Instructions:
1. In the passage on the history of nuclear energy, which single commercial design did nuclear technologists lock into?
2. From the passage on the history of nuclear energy, extract the stretch from "High-profile safety incidents" through "antipathy or boredom.".

Provided passage:
------------------------------------------------

From roughly 1960 to 1990, nuclear energy grew rapidly worldwide from none to about 325 Gigawatts (enough to power over 200 million typical U.S. homes). With the wind at their backs, nuclear technologists locked into a single commercial design, the large light water reactor. But by the 1990’s, the rate of nuclear additions in the U.S. slowed to a drip. The industry did not innovate as real pitfalls derailed progress.

High-profile safety incidents led to a stifling and expensive regulatory backlash. Construction costs failed to decrease with time and experience, as they do with most maturing technologies. Cheaper energy sources came along, and suddenly nuclear’s low operating costs could no longer make up for the exorbitant capital expense of the gigantic reactor designs we’d locked ourselves into. And the evolving grid had less and less use for new power sources of gigawatt scale, anyway. Along this slow fall from perfection, public sentiment for nuclear power went from exuberance to antipathy or boredom.

------------------------------------------------

Available data:
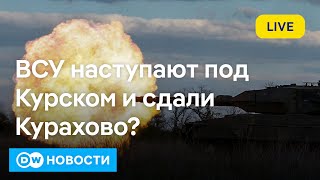 🔴ВСУ наступают под Курском и сдали Курахово? Сирийцев в Германии лишат статуса беженцев? DW Новости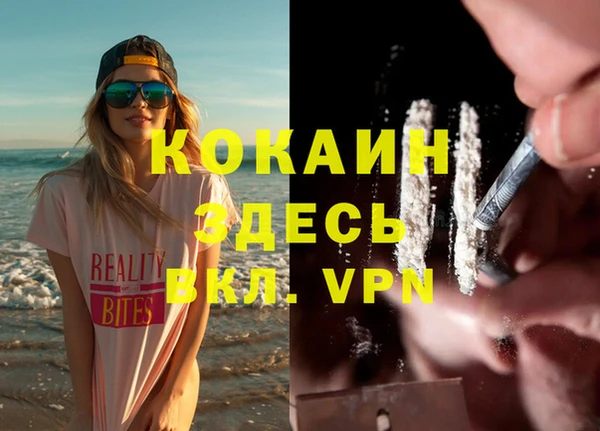 дурь Верея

------------------------------------------------

Answer set:
1. The large light water reactor.

2.
High-profile safety incidents led to a stifling and expensive regulatory backlash. Construction costs failed to decrease with time and experience, as they do with most maturing technologies. Cheaper energy sources came along, and suddenly nuclear’s low operating costs could no longer make up for the exorbitant capital expense of the gigantic reactor designs we’d locked ourselves into. And the evolving grid had less and less use for new power sources of gigawatt scale, anyway. Along this slow fall from perfection, public sentiment for nuclear power went from exuberance to antipathy or boredom.